The insurers would have had a good answer to the claim for a non-party costs order against them if, following the Firth report, the claimants had in fact abandoned their claim based on the 1997 incident. In substance, then, the insurers would have funded the successful defence of such claim. But the claimants did not abandon that claim. I have earlier referred to the way in which the particulars of claim in the action brought by Mr and Mrs Legg were amended and the way in which the particulars of claim in the other action were framed. Both specifically plead the 1997 incident. DDJ Baehr had refused to strike out the claim based solely on that incident precisely because the claimants might be in a position to establish that it had caused loss within the limitation period. Neither in form nor in substance was this claim abandoned.”(Legg v Sterte Garage, at paragraphs 52 to 53.)

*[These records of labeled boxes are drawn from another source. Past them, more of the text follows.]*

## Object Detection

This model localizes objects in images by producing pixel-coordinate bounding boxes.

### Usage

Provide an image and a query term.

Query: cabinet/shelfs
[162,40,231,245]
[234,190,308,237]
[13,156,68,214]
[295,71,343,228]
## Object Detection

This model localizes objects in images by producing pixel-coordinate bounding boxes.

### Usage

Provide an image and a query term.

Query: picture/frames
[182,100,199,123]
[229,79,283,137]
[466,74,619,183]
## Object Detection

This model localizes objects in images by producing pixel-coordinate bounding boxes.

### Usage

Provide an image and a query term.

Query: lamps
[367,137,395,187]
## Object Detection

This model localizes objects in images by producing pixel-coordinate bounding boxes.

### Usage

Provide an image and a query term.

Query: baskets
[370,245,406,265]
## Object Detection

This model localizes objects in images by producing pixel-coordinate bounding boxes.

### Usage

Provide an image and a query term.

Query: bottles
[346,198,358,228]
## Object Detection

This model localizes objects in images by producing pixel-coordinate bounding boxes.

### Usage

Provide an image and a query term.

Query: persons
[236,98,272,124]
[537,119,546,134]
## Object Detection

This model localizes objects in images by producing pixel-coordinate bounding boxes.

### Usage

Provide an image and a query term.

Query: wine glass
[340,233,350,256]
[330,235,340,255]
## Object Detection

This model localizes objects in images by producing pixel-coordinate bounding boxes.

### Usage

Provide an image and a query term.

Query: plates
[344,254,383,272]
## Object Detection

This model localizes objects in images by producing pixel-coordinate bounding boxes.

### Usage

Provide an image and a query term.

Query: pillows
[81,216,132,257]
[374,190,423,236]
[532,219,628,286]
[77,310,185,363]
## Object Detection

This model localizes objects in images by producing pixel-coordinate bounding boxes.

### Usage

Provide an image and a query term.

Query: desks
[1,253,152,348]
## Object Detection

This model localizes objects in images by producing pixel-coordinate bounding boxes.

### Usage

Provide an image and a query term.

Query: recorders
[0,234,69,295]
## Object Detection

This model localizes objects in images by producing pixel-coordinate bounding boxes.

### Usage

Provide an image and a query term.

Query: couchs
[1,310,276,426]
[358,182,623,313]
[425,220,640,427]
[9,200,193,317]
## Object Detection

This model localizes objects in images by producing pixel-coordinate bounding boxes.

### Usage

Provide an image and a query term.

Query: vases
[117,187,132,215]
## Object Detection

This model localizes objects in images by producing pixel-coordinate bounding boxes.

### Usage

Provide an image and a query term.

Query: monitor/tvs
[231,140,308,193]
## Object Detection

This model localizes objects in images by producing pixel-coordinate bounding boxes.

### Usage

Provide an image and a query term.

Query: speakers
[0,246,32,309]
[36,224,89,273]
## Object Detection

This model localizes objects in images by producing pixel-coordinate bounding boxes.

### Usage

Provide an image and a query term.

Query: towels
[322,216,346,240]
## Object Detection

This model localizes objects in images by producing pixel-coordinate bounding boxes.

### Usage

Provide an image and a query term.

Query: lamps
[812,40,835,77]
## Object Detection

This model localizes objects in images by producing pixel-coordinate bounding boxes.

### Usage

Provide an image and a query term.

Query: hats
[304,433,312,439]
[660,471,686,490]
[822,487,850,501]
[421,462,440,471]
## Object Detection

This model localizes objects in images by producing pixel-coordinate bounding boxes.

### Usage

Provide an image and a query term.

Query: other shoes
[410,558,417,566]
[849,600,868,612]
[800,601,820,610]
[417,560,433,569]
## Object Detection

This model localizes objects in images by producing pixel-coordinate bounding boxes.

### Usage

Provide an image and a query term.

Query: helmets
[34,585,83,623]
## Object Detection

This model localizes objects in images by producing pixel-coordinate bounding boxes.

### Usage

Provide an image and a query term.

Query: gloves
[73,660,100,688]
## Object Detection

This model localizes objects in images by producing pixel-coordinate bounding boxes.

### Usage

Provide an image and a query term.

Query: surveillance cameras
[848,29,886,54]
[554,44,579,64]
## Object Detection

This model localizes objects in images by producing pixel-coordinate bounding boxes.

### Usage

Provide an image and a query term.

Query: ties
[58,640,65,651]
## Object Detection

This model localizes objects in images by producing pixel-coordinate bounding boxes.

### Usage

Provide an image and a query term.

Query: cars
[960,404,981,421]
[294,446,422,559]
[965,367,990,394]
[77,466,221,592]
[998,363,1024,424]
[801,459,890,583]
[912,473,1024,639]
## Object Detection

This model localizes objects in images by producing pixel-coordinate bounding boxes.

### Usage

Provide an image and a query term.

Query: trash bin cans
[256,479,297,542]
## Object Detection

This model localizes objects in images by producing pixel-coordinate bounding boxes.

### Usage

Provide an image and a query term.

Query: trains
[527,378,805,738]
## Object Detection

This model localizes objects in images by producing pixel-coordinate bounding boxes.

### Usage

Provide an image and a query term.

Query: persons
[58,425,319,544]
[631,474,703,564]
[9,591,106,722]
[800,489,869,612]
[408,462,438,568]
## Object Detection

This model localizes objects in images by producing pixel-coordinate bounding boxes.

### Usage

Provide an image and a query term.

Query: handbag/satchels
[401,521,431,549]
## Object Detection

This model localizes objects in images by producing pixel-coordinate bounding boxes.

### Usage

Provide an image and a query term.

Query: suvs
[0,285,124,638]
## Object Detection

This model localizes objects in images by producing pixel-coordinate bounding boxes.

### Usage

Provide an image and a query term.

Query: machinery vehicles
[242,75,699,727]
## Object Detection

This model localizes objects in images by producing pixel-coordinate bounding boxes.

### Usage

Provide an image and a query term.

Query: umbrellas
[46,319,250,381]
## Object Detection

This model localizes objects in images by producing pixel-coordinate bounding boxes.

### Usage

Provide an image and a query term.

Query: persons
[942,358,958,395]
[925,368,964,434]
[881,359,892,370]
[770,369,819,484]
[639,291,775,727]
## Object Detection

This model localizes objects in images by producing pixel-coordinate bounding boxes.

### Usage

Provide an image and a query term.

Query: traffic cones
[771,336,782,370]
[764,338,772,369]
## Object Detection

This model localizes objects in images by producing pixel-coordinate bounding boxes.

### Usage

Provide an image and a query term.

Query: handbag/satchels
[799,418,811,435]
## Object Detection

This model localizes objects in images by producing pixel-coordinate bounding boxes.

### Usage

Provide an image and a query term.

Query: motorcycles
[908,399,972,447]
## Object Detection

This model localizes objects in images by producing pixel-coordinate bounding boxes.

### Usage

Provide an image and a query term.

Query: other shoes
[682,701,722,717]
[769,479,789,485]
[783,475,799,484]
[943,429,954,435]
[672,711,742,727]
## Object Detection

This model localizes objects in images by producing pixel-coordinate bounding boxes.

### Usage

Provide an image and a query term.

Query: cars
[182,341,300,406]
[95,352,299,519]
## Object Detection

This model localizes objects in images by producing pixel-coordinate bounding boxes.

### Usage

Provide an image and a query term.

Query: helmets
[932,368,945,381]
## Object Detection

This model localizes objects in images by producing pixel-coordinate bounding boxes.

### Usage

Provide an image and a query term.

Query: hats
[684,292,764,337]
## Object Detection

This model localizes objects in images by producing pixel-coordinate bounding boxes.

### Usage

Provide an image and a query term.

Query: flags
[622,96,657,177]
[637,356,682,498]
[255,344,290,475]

SCOPE OF EVIDENTIAL ENQUIRY
“I regard it as wholly unrealistic to expect the judge to have decided the issue of fact as to whether damage to the properties was caused by the 1997 incident. Beyond the reports referred to in the particulars of claim, there was no evidence before the court on which this issue could be decided. All the reports, other than Mr Firth’s, attributed the damage to the 1997 incident. Mr Firth’s report indicated, in answer to the second question which he was instructed to answer, that at least some of the damage to the claimants’ properties could have resulted from the 1997 incident.”(Legg v Sterte Garage, at paragraph 55.)